После моих слов рожи у них стали кислые, и догадки подтвердились. Притащили наверно дедовы самопалы, с которыми при Иване грозном Казань брали.
— Показывайте, — потребовал их предоставить оружие.
— Кисель, Пятунка, дуйте к телеге и одна нога здесь, другая там, — Распорядился Фролов.— Федор, а ежели она...
— Очень старая будет? Гаврила, ежели ты думаешь, что мы здесь новые пищали делать будем, то не надейся, это будет очень долго и очень дорого.
— и сколько возьмешь?
— как за новое, рубль. Значит за пять, будет пять.
Стрелец посмотрел мне в глаза, потом перевел взгляд, куда-то за спину, там послышались шаги кто-то из них ушел, — А сколько...
— Намного дешевле, вам отдам по копейке за десяток. Ты погоди морду кривить, сначала послушай, что я тебе даю. Замок, как с ним обращаться позже покажу, запасная пружина, ежели старая сломается, чтоб завсегда заменить можно было. В прикладе делаем отверстие и кладем туда все, что нужно для починки. Чтоб всегда было под рукой и нельзя потерять. А так как вы пойдете далеко, дам вам ещё один запасной. Про пистоны мы говорили, они будут в деревянных коробушках по пятьдесят штук, пересыпаны мелкими опилками, чтоб не отсырели, и сверху облиты воском. Всё это уложено в один большой короб.
'на самом деле я хотел делать коробки из листовой меди, как армейские цинки, но посчитав себестоимость, пришел в тихий ужас, и идея умерла, не родившись, на самовары меди не хватало'
— а ещё я тебе покажу одну штуку, ей свеи пользуются, от этого они стреляют чаще чем вы.
— ты про то чтоб порох и пулю в бумагу вертеть?
— Вы знаете?
— То ведомо нам, токмо дорого ты берешь Федор.
Я развел руками, — Скажите воеводе и вам с казны деньги вернут.
— Вернут и ещё добавят. — Стрельцы одобрительно зашумели. — Все так и будет. За свои деньги в поход собираемся. Нам от казны дали по десять рублей, жалование за два года вот мы и хотели за половину, пищали переделать.
Я оглядел их. Здоровых крепких мужиков одетых в стрелецкие кафтаны, крепкие натруженные кисти рук лежали на саблях, свисающих с пояса, другие держали свои алебарды. Бердыши. Загорелые обветренные лица, ухоженные бороды.
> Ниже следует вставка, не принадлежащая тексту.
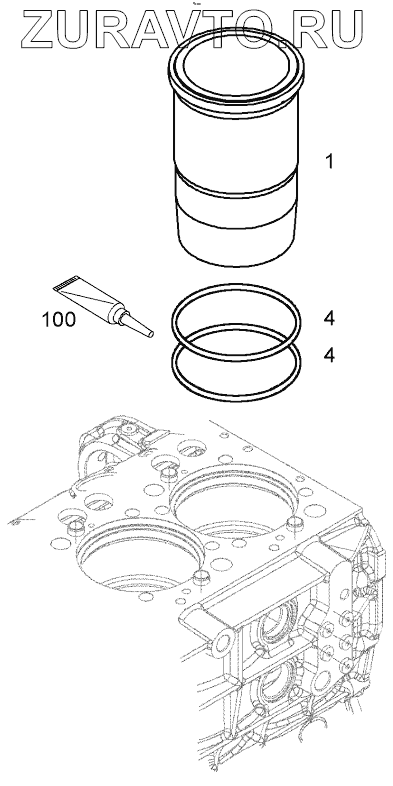 ZURAVTO.RU

1

100

4

4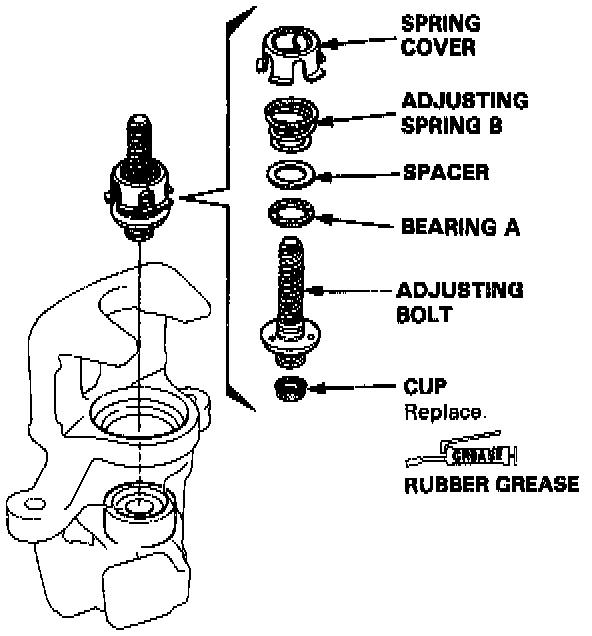 SPRING COVER

ADJUSTING SPRING B

SPACER

BEARING A

ADJUSTING BOLT

CUP
Replace.

GREASE

RUBBER GREASE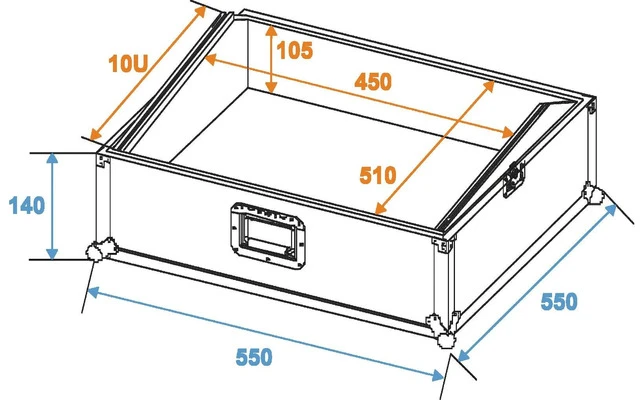 10U
105
450
510
140
550
550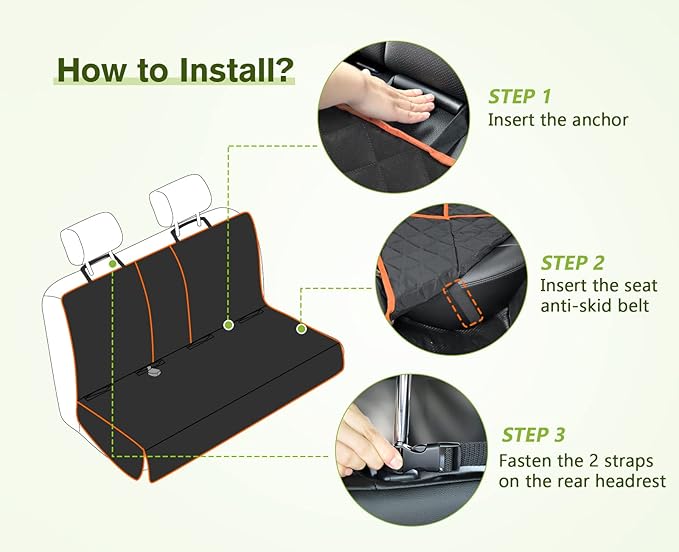 How to Install?

STEP 1
Insert the anchor

STEP 2
Insert the seat anti-skid belt

STEP 3
Fasten the 2 straps on the rear headrest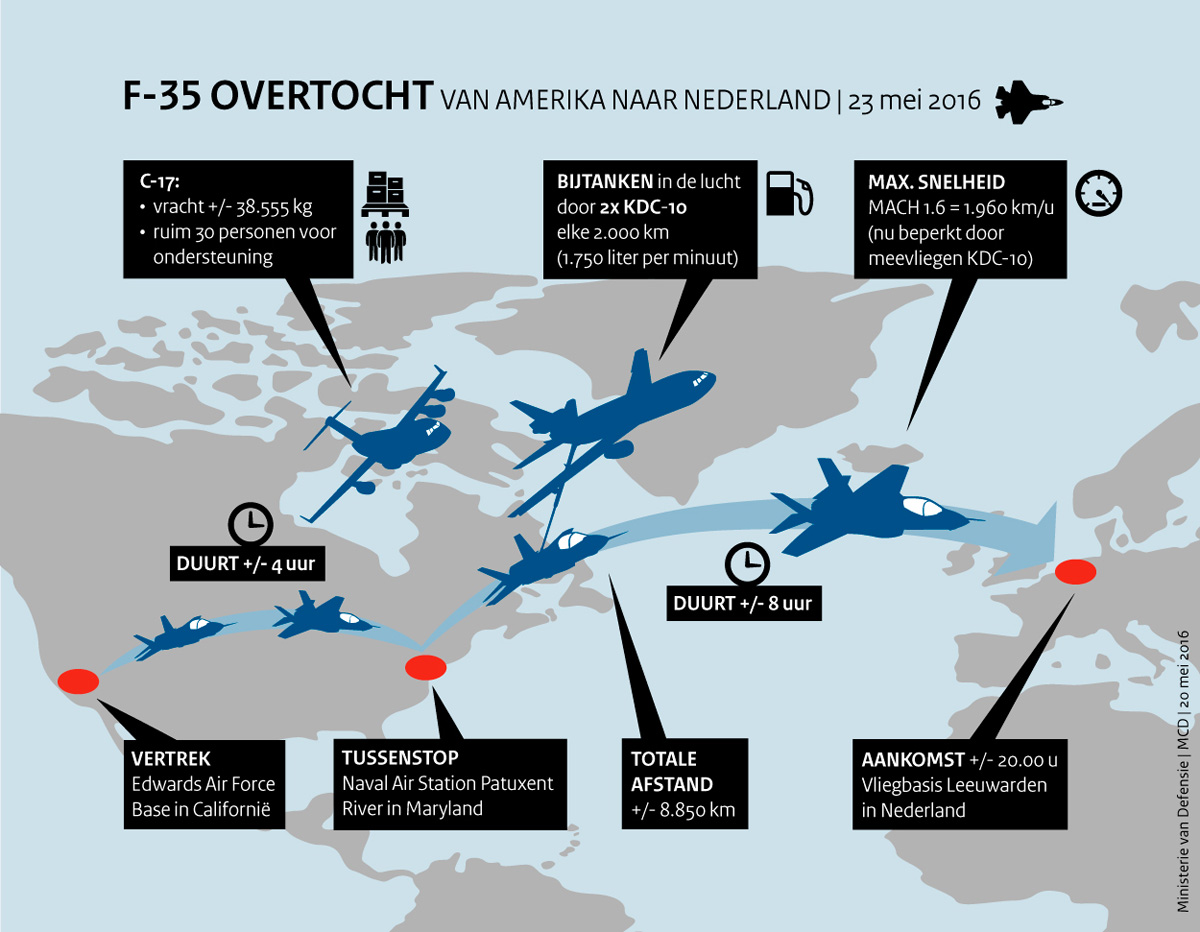 F-35 OVERTOCHT VAN AMERIKA NAAR NEDERLAND | 23 mei 2016

C-17:
• vracht +/- 38.555 kg
• ruim 30 personen voor ondersteuning

BIJTANKEN in de lucht door 2x KDC-10 elke 2.000 km (1.750 liter per minuut)

MAX. SNELHEID
MACH 1.6 = 1.960 km/u (nu beperkt door meevliegen KDC-10)

DUURT +/- 4 uur

DUURT +/- 8 uur

VERTREK
Edwards Air Force Base in Californië

TUSSENSTOP
Naval Air Station Patuxent River in Maryland

TOTALE AFSTAND
+/- 8.850 km

AANKOMST +/- 20.00 u
Vliegbasis Leeuwarden in Nederland

Ministerie van Defensie | MCD | 20 mei 2016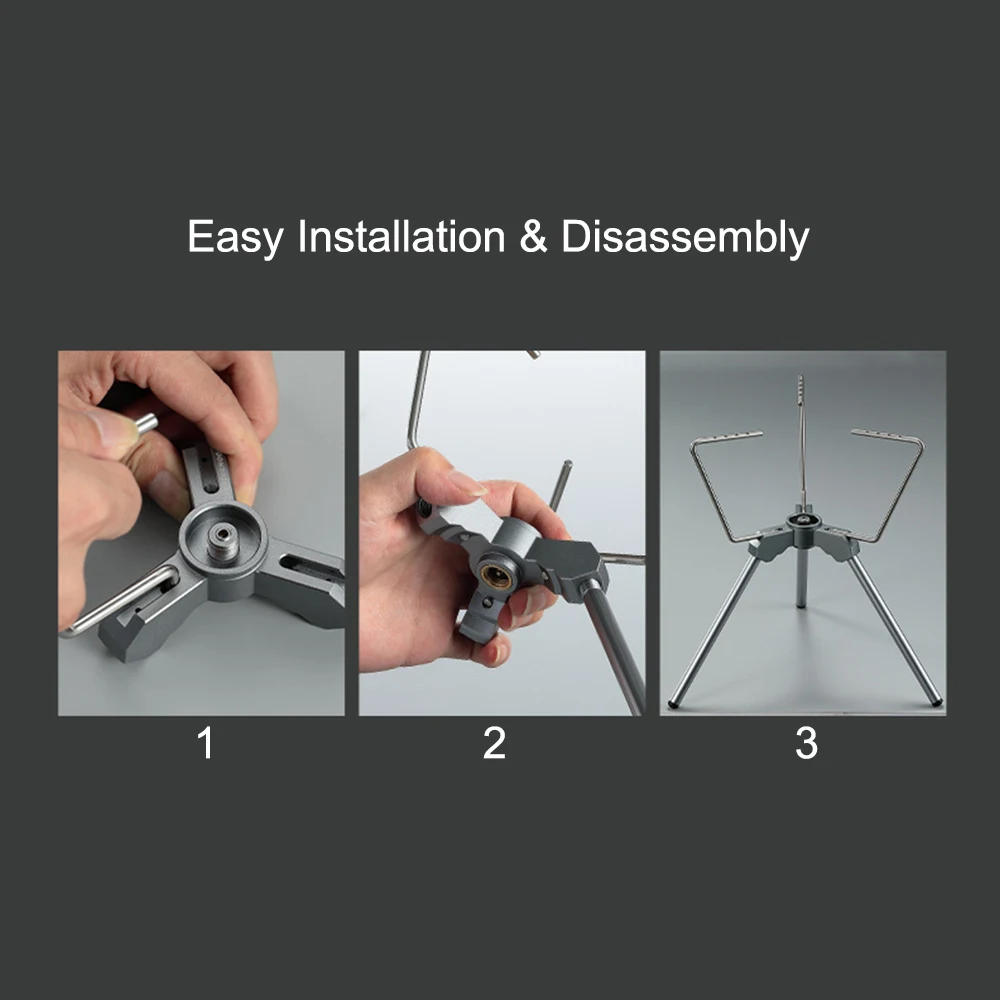 Easy Installation & Disassembly

1

2

3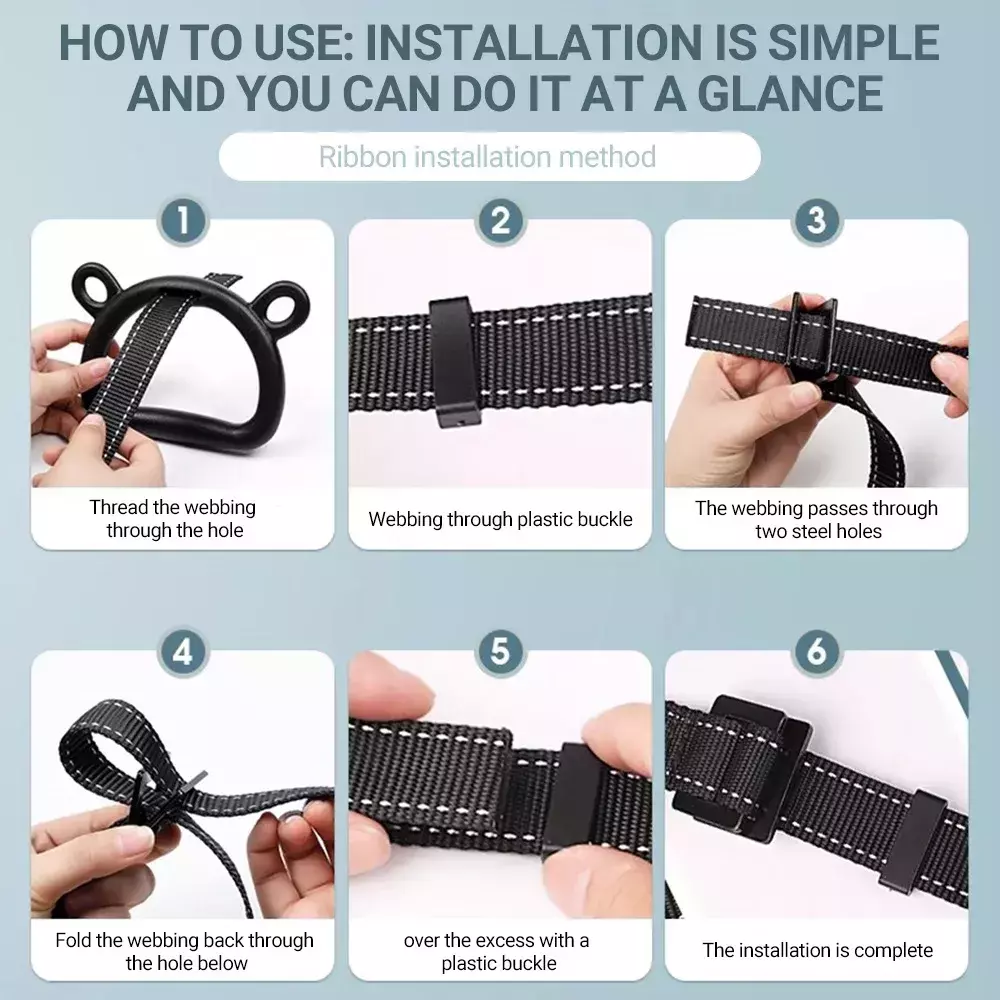 HOW TO USE: INSTALLATION IS SIMPLE AND YOU CAN DO IT AT A GLANCE

Ribbon installation method

1

Thread the webbing through the hole

2

Webbing through plastic buckle

3

The webbing passes through two steel holes

4

Fold the webbing back through the hole below

5

over the excess with a plastic buckle

6

The installation is complete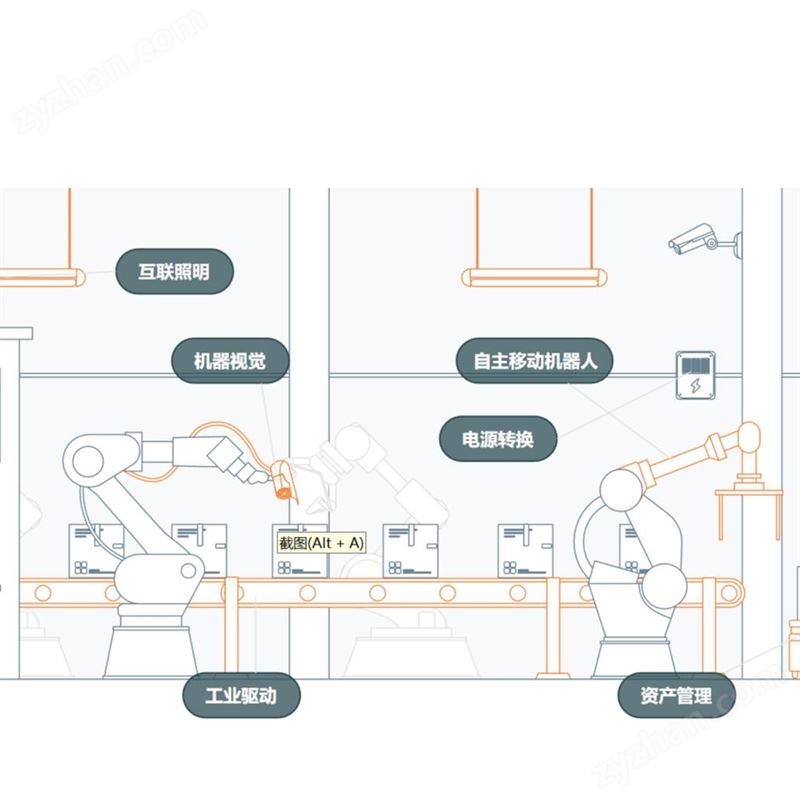 zyzhan.com

互联照明

机器视觉

自主移动机器人

电源转换

截图(Alt + A)

工业驱动

资产管理

zyzhan.com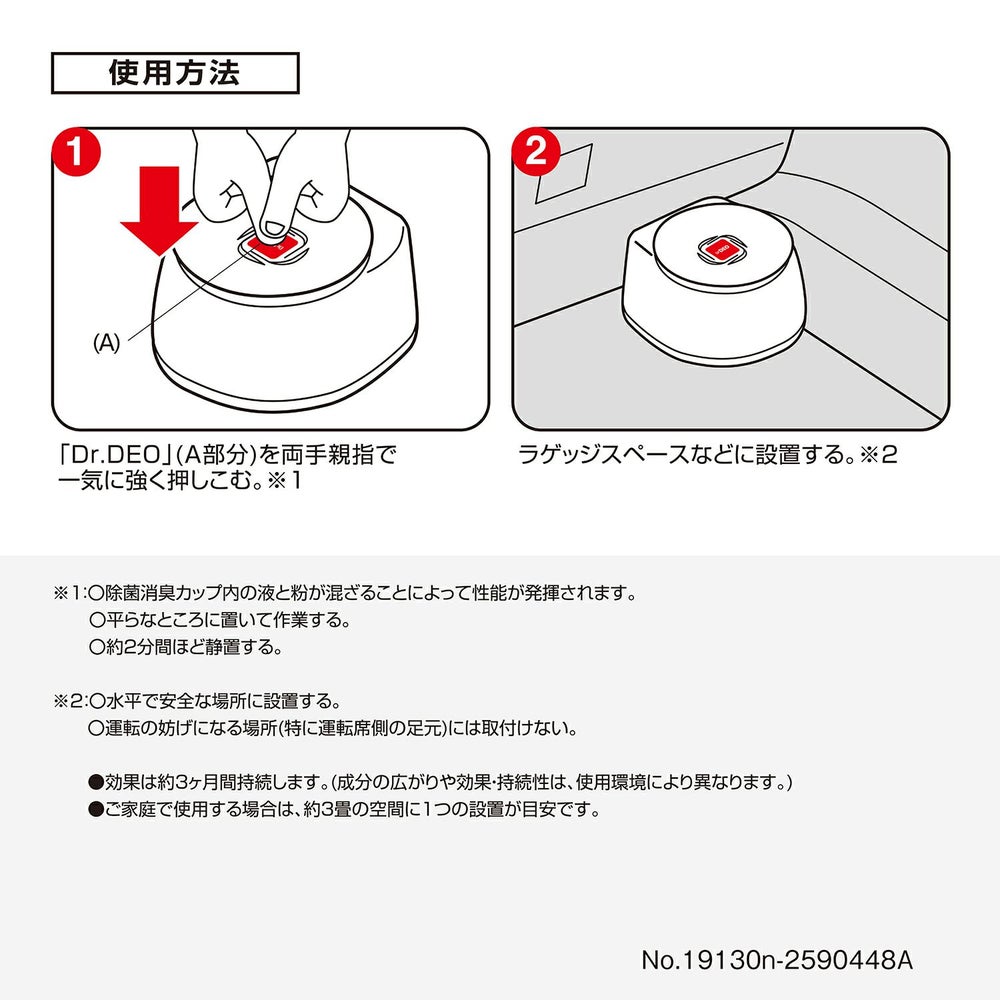 使用方法

1

(A)

「Dr.DEO」(A部分)を両手親指で一気に強く押しこむ。※1

2

ラゲッジスペースなどに設置する。※2

※1:○除菌消臭カップ内の液と粉が混ざることによって性能が発揮されます。
○平らなところに置いて作業する。
○約2分間ほど静置する。

※2:○水平で安全な場所に設置する。
○運転の妨げになる場所(特に運転席側の足元)には取付けない。

●効果は約3ヶ月間持続します。(成分の広がりや効果･持続性は、使用環境により異なります。)
●ご家庭で使用する場合は、約3畳の空間に1つの設置が目安です。

No.19130n-2590448A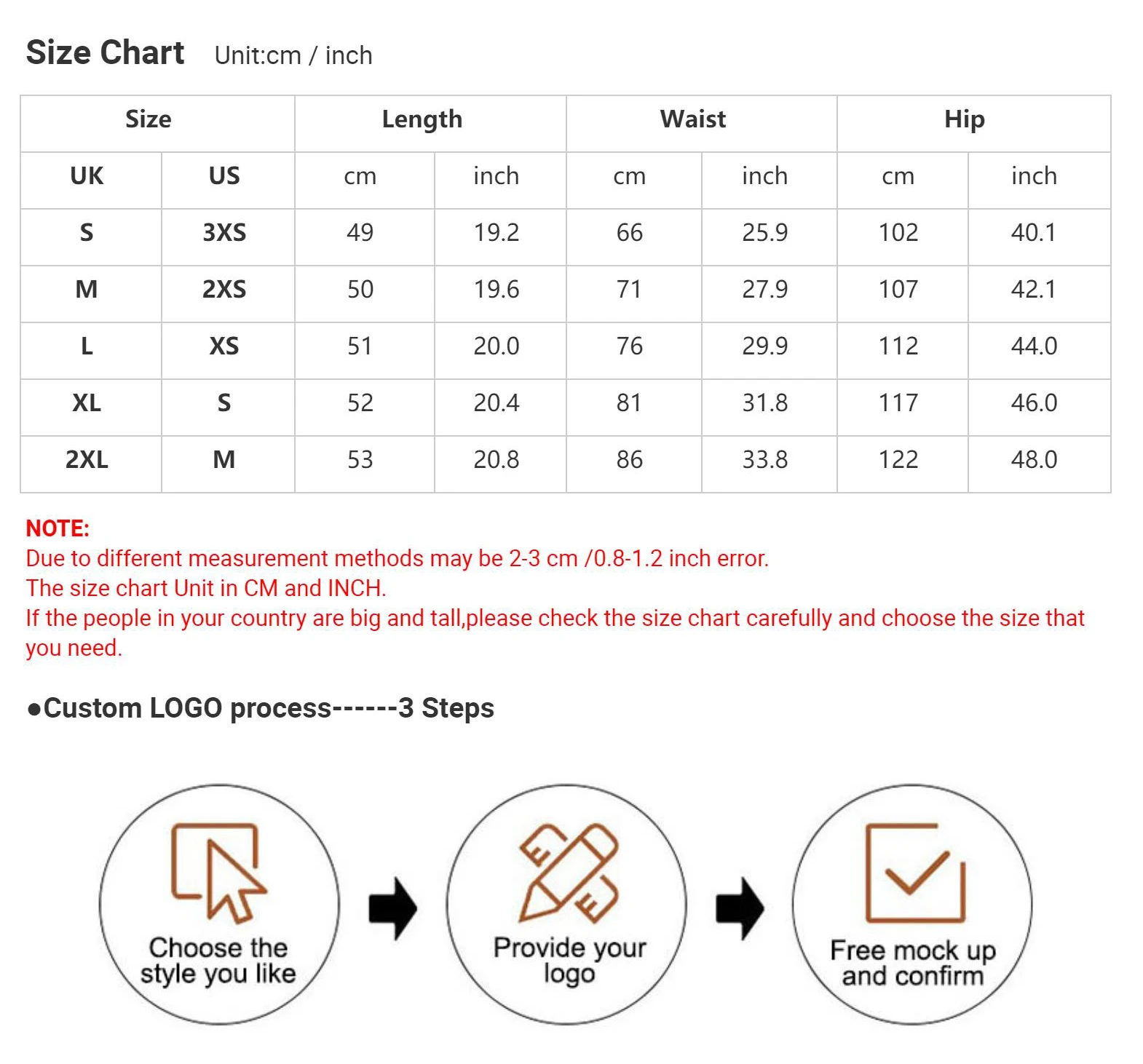 Size Chart Unit:cm / inch

| Size | | Length | | Waist | | Hip | |
|---|---|---|---|---|---|---|---|
| UK | US | cm | inch | cm | inch | cm | inch |
| S | 3XS | 49 | 19.2 | 66 | 25.9 | 102 | 40.1 |
| M | 2XS | 50 | 19.6 | 71 | 27.9 | 107 | 42.1 |
| L | XS | 51 | 20.0 | 76 | 29.9 | 112 | 44.0 |
| XL | S | 52 | 20.4 | 81 | 31.8 | 117 | 46.0 |
| 2XL | M | 53 | 20.8 | 86 | 33.8 | 122 | 48.0 |

NOTE:
Due to different measurement methods may be 2-3 cm /0.8-1.2 inch error.
The size chart Unit in CM and INCH.
If the people in your country are big and tall,please check the size chart carefully and choose the size that you need.

●Custom LOGO process------3 Steps

Choose the style you like

Provide your logo

Free mock up and confirm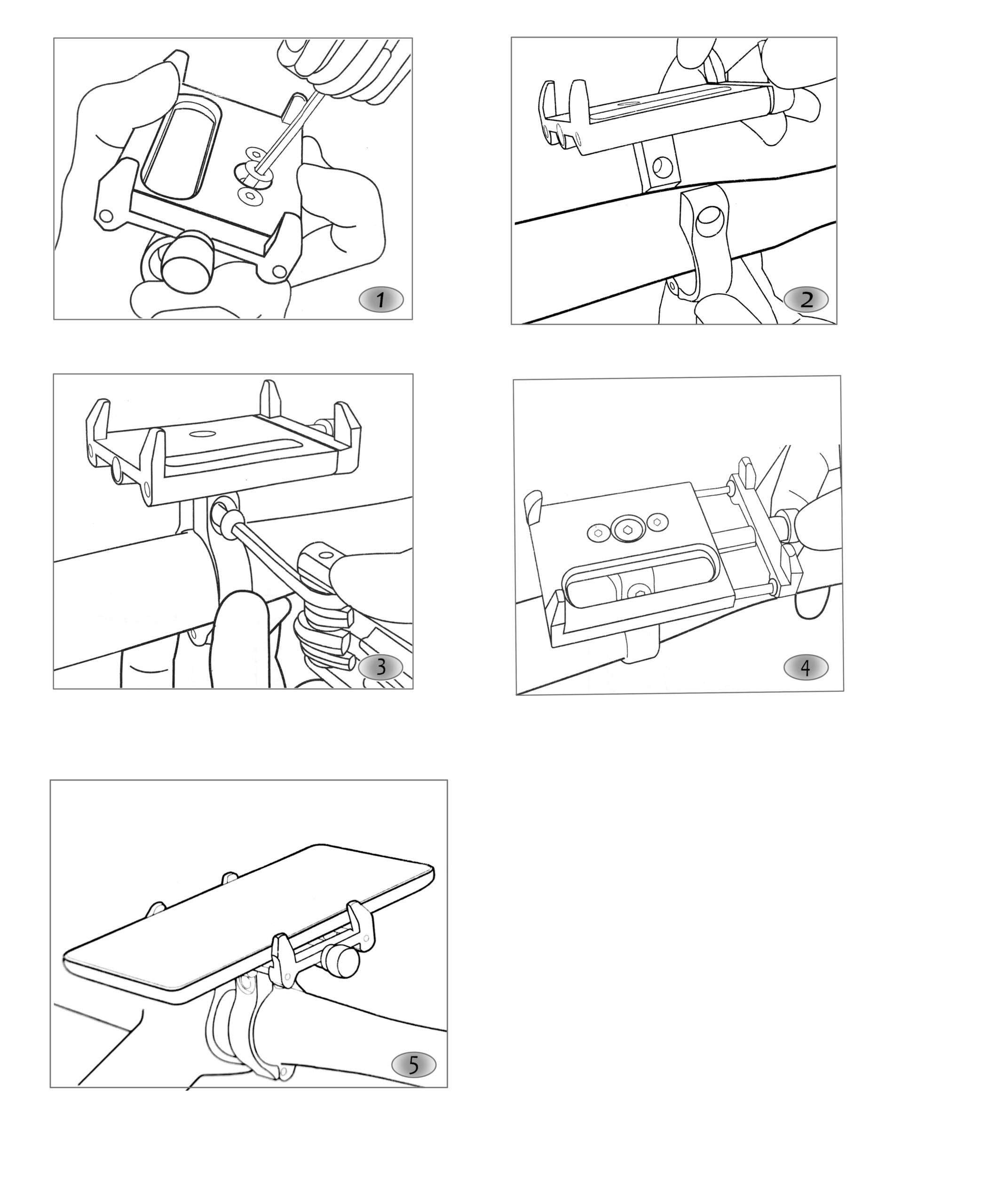 1

2

3

4

5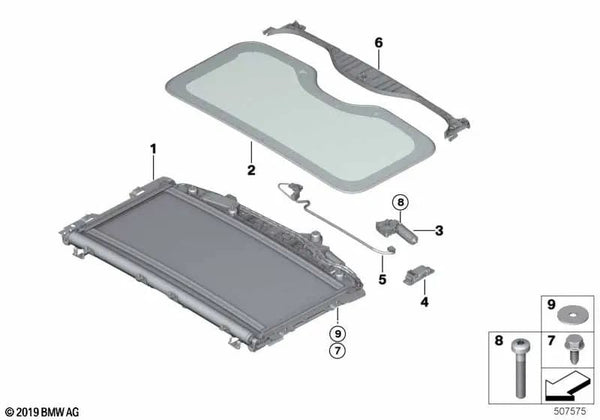 6
1
2
8
3
5
4
9
7
9
8
7
© 2019 BMW AG
507575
Вот этих судьба хранит, если не сгинут в землях сибирских. Собирая ясак для царя московского, то с них пойдет прибыток в людях. Не оставят голов своих на плахе после бессмысленного бунта, не будут кормить своими телами падальщиков в азовской авантюре Петра первого, глядишь моя помощь им обернется чей-то спасенной жизнью. И этот кто-то может стать моим предком.
— Ладно. Сделаю вам пищали, — Они одобрительно зашумели, я поднял руку, останавливая гул, — и припасов за полцены отдам. Только как говорил, плохих не надо, не будет с них прока и вас подведут, когда нужно будет.